The final result is a group of people as high on their own abilities as they are bad at deduction.
A sterling example is Big Brother winner Rachel Reilly.
Reilly begins to conflate the idea of “faithful” and “traitor” as a moral distinction. Faithfuls are good people, traitors are bad people, and in Reilly’s mind, present themselves as such. Since Reilly is designated as a faithful, she determines that behavior she personally dislikes is the distinct sign of a traitor. She butts heads over and over with Kate Chastain, a beloved alum of Bravo’s Below Deck. Reilly believes Chastain is a traitor because Chastain hates her, and makes fun of her outfits.
Reilly can’t seem to comprehend that a traitor could be smart enough to pretend to like her.
Their tension becomes unbearable (and illogical) and Chastain, who is actually a faithful, tells the camera that she thinks Peacock has pulled a bait and switch. Perhaps she isn’t part of a $250,000 game show but rather is trapped in her own personal hell. This angry cycle repeats itself over and over the course of the season, to the point where Chastain asks people to vote her off — an act, to Chastain’s chagrin, that her fellow faithfuls can’t even execute.
Traitors allows its faithfuls to be confidently loud and wrong, affirming my own feeling that if I were ever cast on this show, I would be much better at this game than the people I’m watching. I found myself groaning at their bad decisions, yelling fruitlessly at my television screen at how dim they’re all being.

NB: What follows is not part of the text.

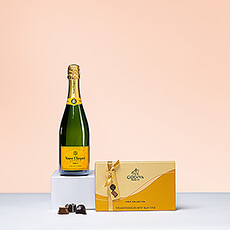 Het gouden duo van Godiva Gold en Veuve Clicquot Brut gecombineerd in een sprankelend geschenk van verfijnde Belgische chocolade en Franse champagne van topkwaliteit.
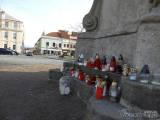 20231229234952_DSCN3548: Pietní místo v Čáslavi k uctění obětí tragédie v Praze vzniklo na náměstí Jana Žižky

Stephenie LaGrossa, a Survivor alum, doesn’t seem to remember that Cirie Fields, a fellow Survivor, spent multiple seasons on their show masterminding and blindsiding people left and right. Quentin, a political analyst, fails all his personal analyses to the point where you worry that this show might be bad for his career prospects. All the more baffling, polarizing entities like Summer House’s Kyle Cooke and Real Housewives’s Brandi Glanville come off as the show’s most winsome protagonists — mainly because they begin to realize that the people they’re working with are never going to figure it out.

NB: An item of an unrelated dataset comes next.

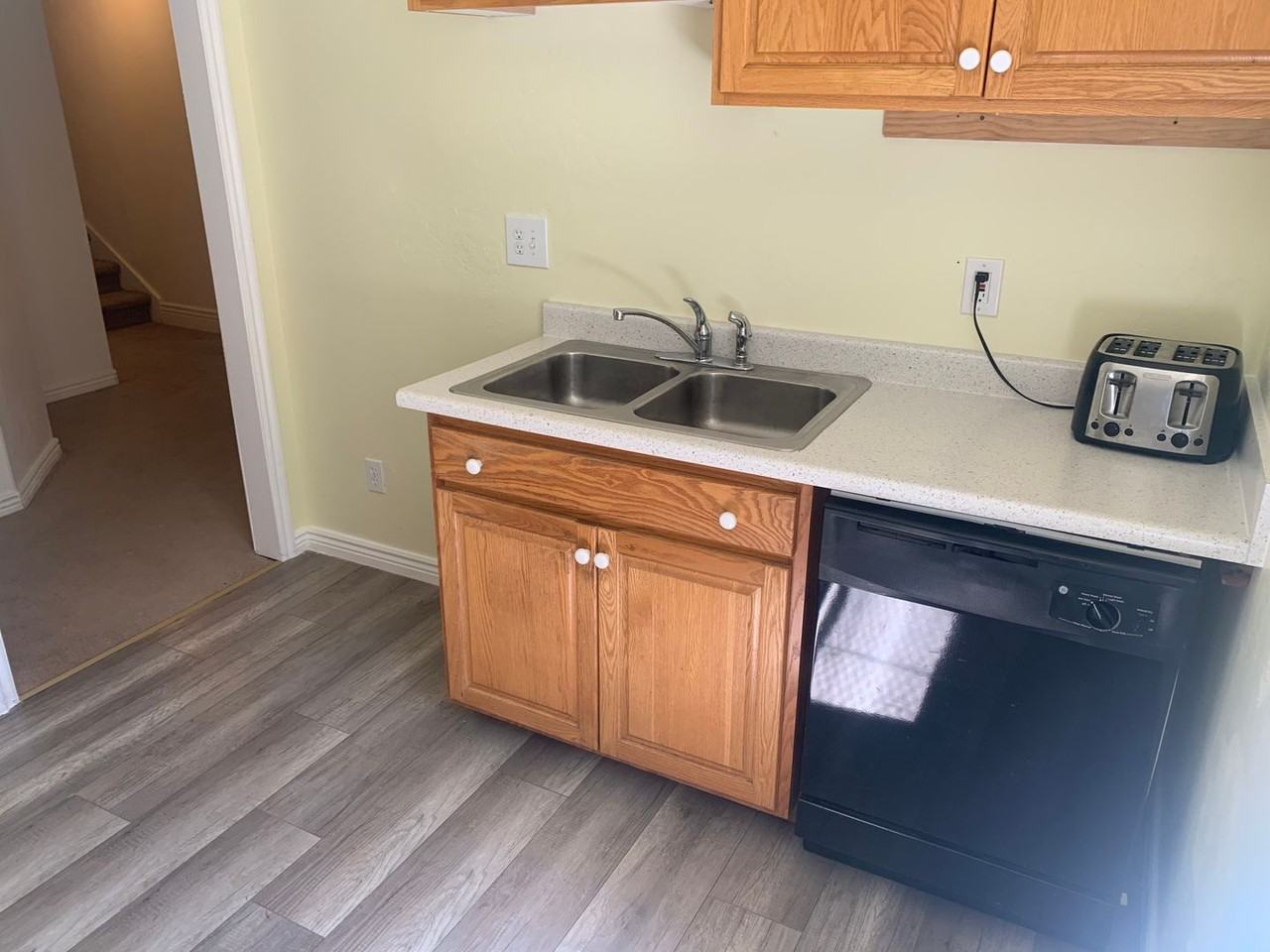 278 North 960 East #B - Photo 3 of 12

While Traitors itself is top-tier reality television, Peacock made the least strategic decision of all, by releasing all 10 episodes at once. As someone who loves a binge, being able to knock out all the episodes and quash the suspense was a fun experience! I didn’t have to wait week after week for cliffhangers to resolve themselves.

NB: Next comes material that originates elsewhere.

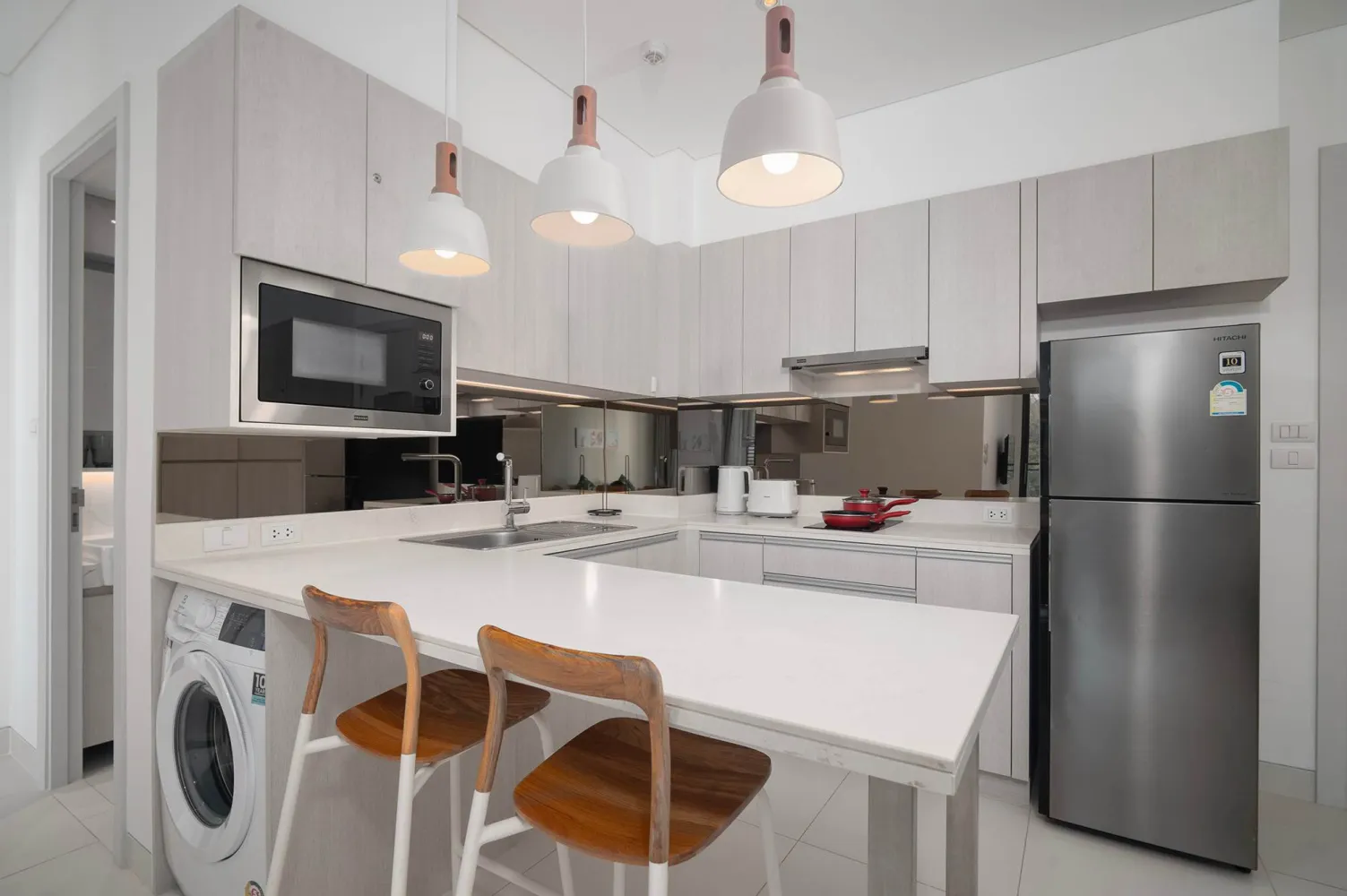 Property image - full photo 3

But this is a show perfectly designed for everyone to talk about, week after week. The British version of the show aired three times a week during prime time, and was a huge hit.
Yes, a lot of it is complaining about how imbecilic the faithfuls are. But also there’s a lot of strategy and cunning involved, as well as some moments of reality television gold. Sharing those thoughts becomes harder when potential viewers aren’t on the same page, and you’re afraid of spoiling a result.
If Peacock had released the show on a weekly basis, perhaps three or so episodes a week, it could’ve built up the suspense and hype in the coming month. It’d be easier to talk about the episodes, favorite moments, and hash out who we’re all rooting for while keeping spoilers to a minimum.
Traitors is entertaining enough for appointment viewing. If we’re lucky enough to get a second season of this wickedly fun show, hopefully that’s something Peacock keeps in mind.